Excerpted passage:
[Start of Attachment]

Shoot for the Moon
The making of Phoebe Hui’s latest exhibition
Phoebe Hui fishes out a screwdriver from her jumbled toolbox and uses it to connect wires to four tiny sockets on a robot’s arm. She flicks a switch and the arm suddenly animates, bringing life to a room filled with other mechanical curios, including electronic gadgets, figurines and musical instruments. She may at first look like an engineer but, based in just one of the workshops in the Jockey Club Creative Arts Centre, a former industrial buildingturned-artists’ village in Shek Kip Mei, Hui is the first solo female artist to present the Audemars Piguet Art Commission in Asia.
Hui’s upcoming installation,
The Moon Is Leaving Us, is the fifth commissioned by the Swiss luxury watch manufacturer, which founded its biennial contemporary art competition in 2014. Audemars Piguet Contemporary invites an established artist or curator to guide the commissioned artist to realise their most ambitious concept; the more complicated the better. Hui’s contribution features a sculpture of a satellite and robot-generated art based on the origins of science’s understanding of the moon, created with the guidance of independent curator Ying Kwok.
The competition prioritises international diversity and Hui is the first artist to present in Asia. Previous commission recipients include the British artists Ruth Jarman and Joe Gerhardt, aka Semiconductor, who created a chiming time sculpture inspired by matter formation in the early universe in 2018, and Los Angelesbased artist Lars Jan, who in 2017 installed floating model buildings on the Miami beachfront to explore the notions of civilisation and chaos.

[End of Attachment]

To do:
1. Can you extract the passage of the Phoebe Hui article starting at "Shoot for the" and ending at "Commission in Asia."?
2. According to the Phoebe Hui article, in what year did Audemars Piguet found its biennial contemporary art competition?
3. Could you carry on the article about Phoebe Hui's exhibition from where it stops?
The records have no connection to the article about Phoebe Hui's exhibition.

Study material:
[Start of Attachment]

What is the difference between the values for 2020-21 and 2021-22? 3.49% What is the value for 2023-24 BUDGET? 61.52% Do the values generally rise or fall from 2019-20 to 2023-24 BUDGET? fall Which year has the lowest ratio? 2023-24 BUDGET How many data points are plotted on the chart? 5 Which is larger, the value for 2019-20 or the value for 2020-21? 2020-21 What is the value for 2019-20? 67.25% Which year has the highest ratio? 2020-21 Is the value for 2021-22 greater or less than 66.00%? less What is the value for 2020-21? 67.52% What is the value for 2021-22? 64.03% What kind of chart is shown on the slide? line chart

[End of Attachment]
[Start of Attachment]

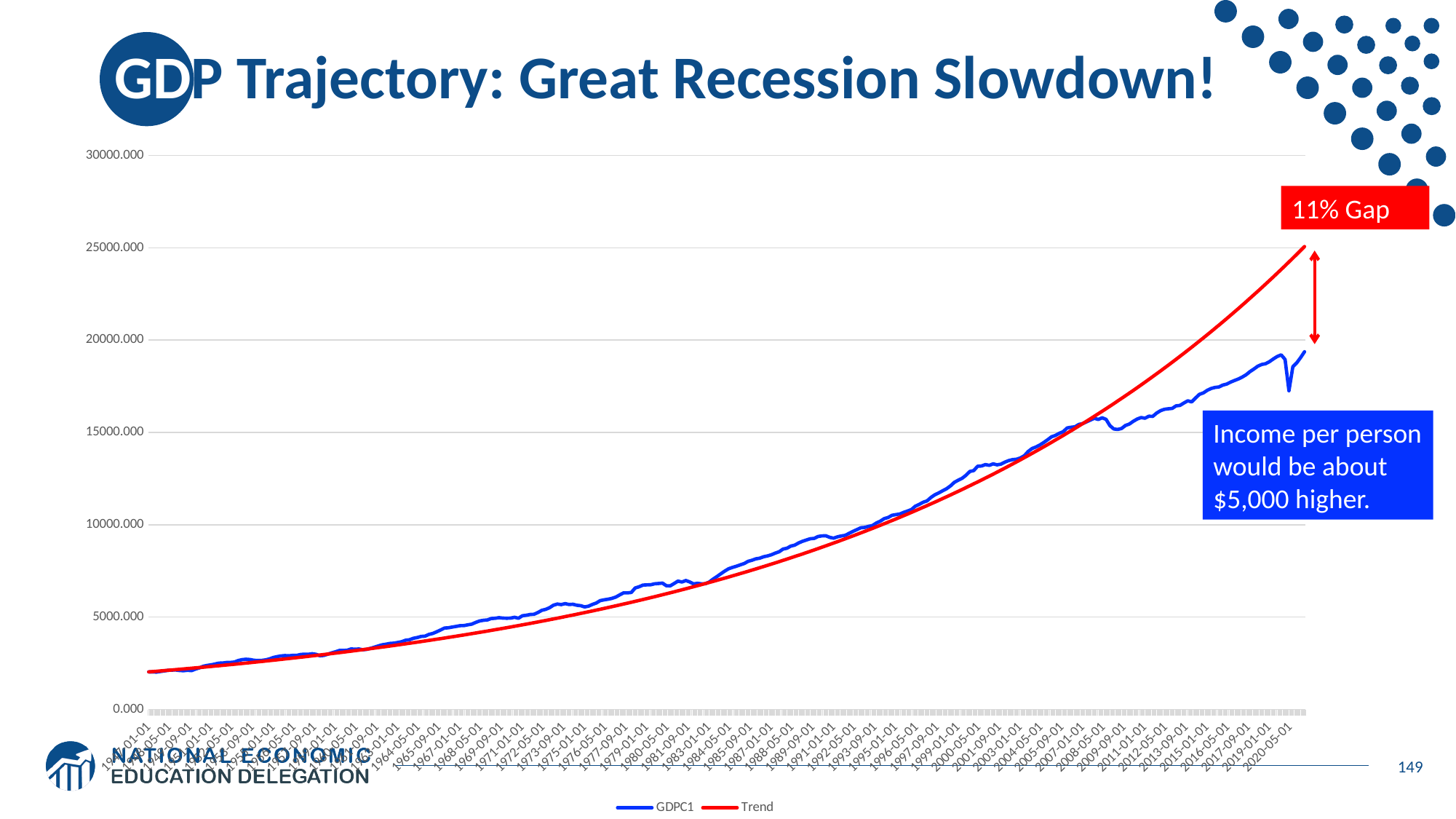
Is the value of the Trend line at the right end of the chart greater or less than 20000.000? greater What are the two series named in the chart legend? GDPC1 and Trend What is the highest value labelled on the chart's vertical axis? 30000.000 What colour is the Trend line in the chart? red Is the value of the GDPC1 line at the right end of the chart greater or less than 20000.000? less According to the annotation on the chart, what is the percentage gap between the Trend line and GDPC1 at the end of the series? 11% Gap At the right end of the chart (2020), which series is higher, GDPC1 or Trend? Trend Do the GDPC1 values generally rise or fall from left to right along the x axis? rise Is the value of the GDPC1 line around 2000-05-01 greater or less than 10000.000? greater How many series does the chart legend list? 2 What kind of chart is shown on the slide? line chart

[End of Attachment]

Results:
1.
Shoot for the Moon
The making of Phoebe Hui’s latest exhibition
Phoebe Hui fishes out a screwdriver from her jumbled toolbox and uses it to connect wires to four tiny sockets on a robot’s arm. She flicks a switch and the arm suddenly animates, bringing life to a room filled with other mechanical curios, including electronic gadgets, figurines and musical instruments. She may at first look like an engineer but, based in just one of the workshops in the Jockey Club Creative Arts Centre, a former industrial buildingturned-artists’ village in Shek Kip Mei, Hui is the first solo female artist to present the Audemars Piguet Art Commission in Asia.

2. 2014

3.
Hui’s commission in Hong Kong is inspired by Song dynasty poet Su Dongpo’s famous poem Prelude to Water Melody, which the artist learnt as a child. In the poem, Su looks up at the moon to lament being separated from loved ones. Hui also looked into literary, artistic and technological documentation of the moon across civilisations to explore how its historic and scientific interpretations are influenced by visual representations. Hui’s installation will be on display for a month at the Tai Kwun Centre for Heritage and Arts from April 23 through to Art Basel, which runs from May 19 to 23.
In early 2019, Hui found herself thinking of Su’s poem during her trip to Audemars Piguet’s headquarters in the Swiss village of Le Brassus as a shortlisted artist. “[The team] organised a dinner in a cosy restaurant on a snowy mountain. I was walking in the dark [afterwards]. It was so dark that you couldn’t see whether you were at the edge of the mountain or not,” Hui recalls. “It was very peaceful. [The others] talked about how the full moon was going to be very beautiful; how the light shone on the snow, and how there would be a lot of people who would come to see it.”
During her research, she learnt the moon is moving away from the earth at a rate of 3.78 cm per year, a hypothesis first posited nearly 300 years ago by the British astronomer Edmond Halley after he studied records of ancient eclipses. His theory was finally confirmed in the 1970s by scientists who fired laser beams at mirrors that had been placed on the moon by American and Soviet astronauts. It prompted her to consider the many ways the moon is represented in science, art and folklore.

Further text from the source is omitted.